En ce qui concerne l’incidence des préférences commerciales sur les secteurs de production correspondants dans l’Union, il est également déplorable et inacceptable qu’aucune évaluation d’impact n’ait été effectuée à ce sujet simplement parce que «compte tenu de la situation économique difficile en Ukraine, il importe que le règlement entre en vigueur dès que possible». Selon votre rapporteur pour avis, cela devrait être considéré comme une nouvelle illustration de la légèreté avec laquelle la question des effets négatifs de la libéralisation du commerce sur des secteurs agricoles sensibles dans l’Union européenne est abordée par la Commission.

En substance, les préférences commerciales autonomes proposées visent certains secteurs très sensibles de l’agriculture de l’Union européenne, frappés récemment par de graves crises et durement touchés par l’embargo russe, tels que les fruits, les légumes et les céréales, et elles ne pourraient tomber à un plus mauvais moment. La crise dans le secteur des céréales, en particulier, a fait l’objet d’un débat au sein de la commission AGRI le 12 octobre 2016, avec une campagne 2016-2017 considérée comme extrêmement inquiétante dans plusieurs États membres, marquée par une combinaison de récoltes exceptionnellement faibles (- 20 % en France et en Allemagne, - 30 % en Roumanie et en Bulgarie) et des prix exceptionnellement bas en raison d’une situation opposée (récoltes exceptionnellement élevées) dans d’autres parties du monde (États-Unis, Canada, Brésil et Argentine).

Malgré les difficultés politiques et économiques que rencontre actuellement l’Ukraine, ce pays voisin de l’Union reste un producteur de céréales très important et compétitif, et enregistre déjà un excédent commercial significatif avec elle pour ces productions (plus de 100 millions d’euros en 2015). De plus, selon les données disponibles, les droits appliqués par l’Union européenne en dehors des contingents tarifaires ne posent pas de problème pour les importations en provenance d’Ukraine et, dans une certaine mesure, ils permettent d’empêcher une trop importante chute des prix des produits agroalimentaires ukrainiens. Malgré cela, et selon une comparaison des prix des céréales dans les États membres de l’Union, il semble que ceux-ci soient les plus bas dans les pays limitrophes de l’Ukraine.

L’Ukraine exploite pleinement (100 %) les contingents tarifaires qui lui ont été accordés et elle devrait faire de même avec les nouvelles préférences commerciales autonomes qui ont été proposées par la Commission. Votre rapporteur pour avis s’inquiète de ce qu’une éventuelle déstabilisation de la situation sur les marchés agricoles de l’Union européenne, provoquée par des préférences commerciales autonomes supplémentaires pour l’Ukraine, risque d’accroître le sentiment négatif à l’égard du développement des processus d’intégration avec ce pays.

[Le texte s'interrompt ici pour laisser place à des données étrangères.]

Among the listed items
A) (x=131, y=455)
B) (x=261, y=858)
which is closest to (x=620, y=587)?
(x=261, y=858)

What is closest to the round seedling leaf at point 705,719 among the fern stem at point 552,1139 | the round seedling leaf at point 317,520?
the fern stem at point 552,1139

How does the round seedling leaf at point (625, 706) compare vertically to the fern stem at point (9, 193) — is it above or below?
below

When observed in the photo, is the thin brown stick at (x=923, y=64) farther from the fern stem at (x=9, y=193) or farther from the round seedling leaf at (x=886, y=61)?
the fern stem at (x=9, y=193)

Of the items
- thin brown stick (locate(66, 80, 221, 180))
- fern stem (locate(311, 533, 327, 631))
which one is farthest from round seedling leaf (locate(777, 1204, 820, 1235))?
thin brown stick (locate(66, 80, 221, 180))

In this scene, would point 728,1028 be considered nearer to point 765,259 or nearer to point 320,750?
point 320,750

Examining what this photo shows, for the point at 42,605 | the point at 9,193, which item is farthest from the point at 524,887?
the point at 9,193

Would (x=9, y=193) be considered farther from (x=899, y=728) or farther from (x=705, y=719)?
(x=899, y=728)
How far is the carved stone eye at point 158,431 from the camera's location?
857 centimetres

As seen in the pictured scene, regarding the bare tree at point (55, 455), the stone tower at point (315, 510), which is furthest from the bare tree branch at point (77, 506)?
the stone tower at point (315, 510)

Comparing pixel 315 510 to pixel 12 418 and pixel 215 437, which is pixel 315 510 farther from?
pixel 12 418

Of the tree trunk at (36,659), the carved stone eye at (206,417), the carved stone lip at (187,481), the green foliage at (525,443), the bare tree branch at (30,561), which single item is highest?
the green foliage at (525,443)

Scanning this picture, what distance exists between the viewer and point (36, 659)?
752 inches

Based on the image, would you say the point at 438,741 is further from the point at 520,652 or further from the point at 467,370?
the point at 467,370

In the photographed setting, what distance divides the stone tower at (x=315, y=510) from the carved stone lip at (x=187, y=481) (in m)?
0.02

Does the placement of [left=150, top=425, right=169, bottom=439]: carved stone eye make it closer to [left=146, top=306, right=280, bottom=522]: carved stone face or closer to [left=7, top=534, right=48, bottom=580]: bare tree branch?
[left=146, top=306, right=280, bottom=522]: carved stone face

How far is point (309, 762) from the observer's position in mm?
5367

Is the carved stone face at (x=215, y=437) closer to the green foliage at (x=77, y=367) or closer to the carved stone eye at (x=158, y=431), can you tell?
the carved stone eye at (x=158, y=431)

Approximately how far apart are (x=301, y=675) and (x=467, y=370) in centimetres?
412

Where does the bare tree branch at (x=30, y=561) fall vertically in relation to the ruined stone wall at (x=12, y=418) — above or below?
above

Dans ces conditions, et afin d’éviter d’aggraver les difficultés qui frappent déjà les producteurs de l’Union dans les secteurs les plus touchés par les importations préférentielles supplémentaires en provenance d’Ukraine, votre rapporteur pour avis recommande d’exclure les contingents tarifaires proposés pour le blé, le maïs et les tomates préparées ou conservées sans vinaigre ou acide acétique, énumérés aux annexes I et II.

Enfin, si la commission INTA ou la plénière décidaient d’ignorer cette recommandation, il est suggéré qu’au moins elles ne le fassent pas avant d’avoir demandé et obtenu de la Commission une analyse d’impact appropriée pour les mesures en question.

AMENDEMENTS

La commission de l’agriculture et du développement rural invite la commission du commerce international, compétente au fond, à prendre en considération les amendements suivants:

Amendement    1

Proposition de règlement

Article 1 – paragraphe 3

Texte proposé par la Commission

Amendement

3.  Les contingents tarifaires concernant les produits agricoles spécifiques visés à l’annexe II dudit règlement sont gérés par la Commission selon les règles établies conformément à l’article 184 du règlement (UE) nº 1308/2013.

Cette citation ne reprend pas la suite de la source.